My Bob’s Big Boy transformation was quickly followed by giant, blotchy pink hives that appeared on my neck and shoulders. Joining the party somewhat late was a hot, almost volcanic feeling in my lungs that quickly morphed into breathing trouble. Severe breathing trouble. So my family (my mom, my dad, and my younger brother — who suggested that I not look at myself in any reflective surface so as not to become more freaked out) and I took to the streets of Paris in search of a hospital. We found one — after a quick visit to what we thought was a hospital but which actually turned out to be a convalescent home. At the ER, the staff took one look at me and immediately put me at the front of the queue; I was quickly whisked away to a magical land where a nurse tried to calm me down, completely in French, when I loudly protested the insertion of a large IV needle into the underside of my forearm. The only English-speaking doctor on staff, as it turned out, was on his day off, but came in to examine me and assure my family that I was going to be okay.

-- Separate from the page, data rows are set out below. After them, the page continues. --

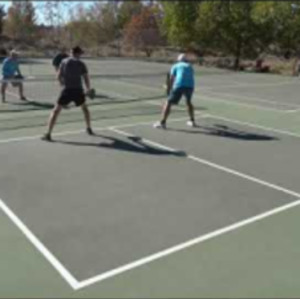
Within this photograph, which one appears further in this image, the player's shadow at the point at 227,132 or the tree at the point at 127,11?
the tree at the point at 127,11

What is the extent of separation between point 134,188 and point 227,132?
4341 millimetres

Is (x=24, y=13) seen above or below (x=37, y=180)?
above

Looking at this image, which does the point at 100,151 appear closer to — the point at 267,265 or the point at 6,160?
the point at 6,160

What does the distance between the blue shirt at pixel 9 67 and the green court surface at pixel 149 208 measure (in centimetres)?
263

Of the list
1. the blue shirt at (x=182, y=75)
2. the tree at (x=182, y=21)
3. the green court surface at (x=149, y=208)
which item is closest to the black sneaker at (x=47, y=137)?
the green court surface at (x=149, y=208)

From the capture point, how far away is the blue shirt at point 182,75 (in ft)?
34.8

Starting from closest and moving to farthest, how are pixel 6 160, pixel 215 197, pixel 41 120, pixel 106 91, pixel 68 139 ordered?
pixel 215 197 → pixel 6 160 → pixel 68 139 → pixel 41 120 → pixel 106 91

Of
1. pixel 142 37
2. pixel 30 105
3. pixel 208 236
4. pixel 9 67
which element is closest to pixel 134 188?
pixel 208 236

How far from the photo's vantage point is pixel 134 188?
22.6 ft

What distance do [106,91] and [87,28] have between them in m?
33.3

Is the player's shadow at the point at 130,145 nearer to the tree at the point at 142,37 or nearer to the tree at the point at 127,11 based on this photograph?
the tree at the point at 142,37

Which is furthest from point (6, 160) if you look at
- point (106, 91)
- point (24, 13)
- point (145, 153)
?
point (24, 13)

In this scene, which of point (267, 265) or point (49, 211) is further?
point (49, 211)

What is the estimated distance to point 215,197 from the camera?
6602mm
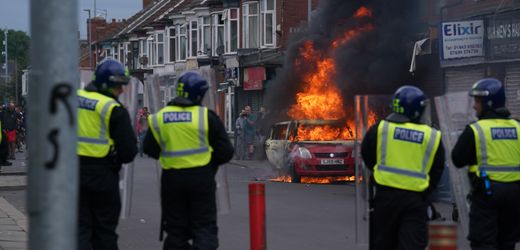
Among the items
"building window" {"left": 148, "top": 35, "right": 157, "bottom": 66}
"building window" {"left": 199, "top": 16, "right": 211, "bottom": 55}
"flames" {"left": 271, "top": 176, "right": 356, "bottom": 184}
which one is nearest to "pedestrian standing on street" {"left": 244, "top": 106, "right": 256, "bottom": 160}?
"flames" {"left": 271, "top": 176, "right": 356, "bottom": 184}

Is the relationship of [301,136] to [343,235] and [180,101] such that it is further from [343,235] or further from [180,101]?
[180,101]

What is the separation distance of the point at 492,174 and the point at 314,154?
1434 cm

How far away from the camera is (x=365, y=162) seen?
329 inches

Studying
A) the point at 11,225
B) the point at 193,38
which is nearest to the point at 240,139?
the point at 193,38

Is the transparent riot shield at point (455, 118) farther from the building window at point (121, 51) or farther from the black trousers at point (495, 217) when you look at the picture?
the building window at point (121, 51)

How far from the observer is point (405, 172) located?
26.2 feet

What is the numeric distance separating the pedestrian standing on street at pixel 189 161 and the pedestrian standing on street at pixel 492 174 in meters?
1.88

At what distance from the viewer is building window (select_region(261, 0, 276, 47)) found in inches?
1833

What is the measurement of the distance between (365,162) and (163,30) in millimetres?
57399


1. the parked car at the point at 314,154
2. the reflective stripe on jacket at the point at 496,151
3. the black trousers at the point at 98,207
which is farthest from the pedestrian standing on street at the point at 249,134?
the reflective stripe on jacket at the point at 496,151

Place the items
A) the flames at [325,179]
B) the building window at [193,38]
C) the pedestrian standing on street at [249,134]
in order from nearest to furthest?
the flames at [325,179] < the pedestrian standing on street at [249,134] < the building window at [193,38]

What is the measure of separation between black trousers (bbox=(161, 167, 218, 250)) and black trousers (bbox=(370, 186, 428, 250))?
1.31 m

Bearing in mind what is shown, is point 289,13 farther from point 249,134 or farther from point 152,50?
point 152,50

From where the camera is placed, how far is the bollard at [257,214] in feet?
32.0
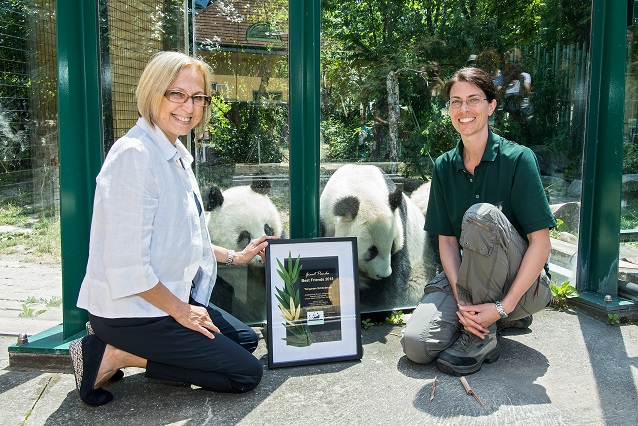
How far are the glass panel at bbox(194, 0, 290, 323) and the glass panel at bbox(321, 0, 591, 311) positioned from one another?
29 cm

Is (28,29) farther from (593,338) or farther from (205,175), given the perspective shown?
(593,338)

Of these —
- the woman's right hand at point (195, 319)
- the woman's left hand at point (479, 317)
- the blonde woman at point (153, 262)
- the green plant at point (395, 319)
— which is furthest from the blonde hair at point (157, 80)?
the green plant at point (395, 319)

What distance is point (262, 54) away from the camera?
11.1 ft

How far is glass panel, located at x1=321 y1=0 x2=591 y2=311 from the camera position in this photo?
3.57 meters

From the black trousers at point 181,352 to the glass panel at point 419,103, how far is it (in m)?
1.27

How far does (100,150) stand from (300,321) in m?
1.39

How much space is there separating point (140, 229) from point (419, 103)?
2.14 metres

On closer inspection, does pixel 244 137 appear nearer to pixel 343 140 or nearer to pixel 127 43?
pixel 343 140

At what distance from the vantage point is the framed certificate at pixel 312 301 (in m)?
2.96

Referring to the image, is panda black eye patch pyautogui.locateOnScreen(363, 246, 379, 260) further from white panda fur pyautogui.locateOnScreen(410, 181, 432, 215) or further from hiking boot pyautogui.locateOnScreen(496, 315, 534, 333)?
hiking boot pyautogui.locateOnScreen(496, 315, 534, 333)

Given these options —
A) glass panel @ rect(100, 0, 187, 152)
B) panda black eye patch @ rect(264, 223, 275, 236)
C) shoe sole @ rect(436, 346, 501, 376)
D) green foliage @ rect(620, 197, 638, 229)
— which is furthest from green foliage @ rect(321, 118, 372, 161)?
green foliage @ rect(620, 197, 638, 229)

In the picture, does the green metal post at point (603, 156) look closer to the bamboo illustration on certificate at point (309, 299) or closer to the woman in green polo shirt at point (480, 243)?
the woman in green polo shirt at point (480, 243)

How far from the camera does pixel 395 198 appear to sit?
3.76 m

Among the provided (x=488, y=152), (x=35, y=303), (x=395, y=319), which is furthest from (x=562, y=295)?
(x=35, y=303)
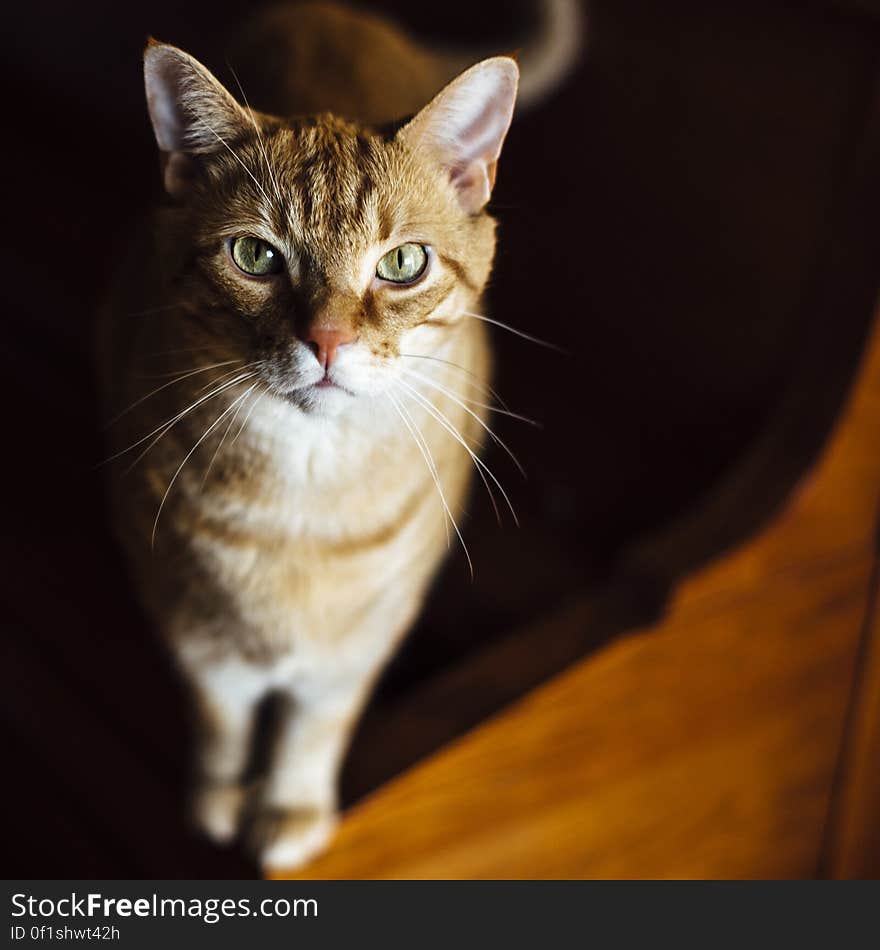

When we came back from vacation, I had another attack about a month later. And then another. And a few more, until one ER doctor suggested that I get a full round of allergy tests, more commonly known as “scratch tests.” The scratch tests revealed a substantial peanut and tree nut allergy. I took care to avoid these foods, or any foods that may have come into contact with them. Unfortunately, I still kept having attacks, even when I avoided the dreaded peanuts and tree nuts. I still have them, approximately once every 3-4 months.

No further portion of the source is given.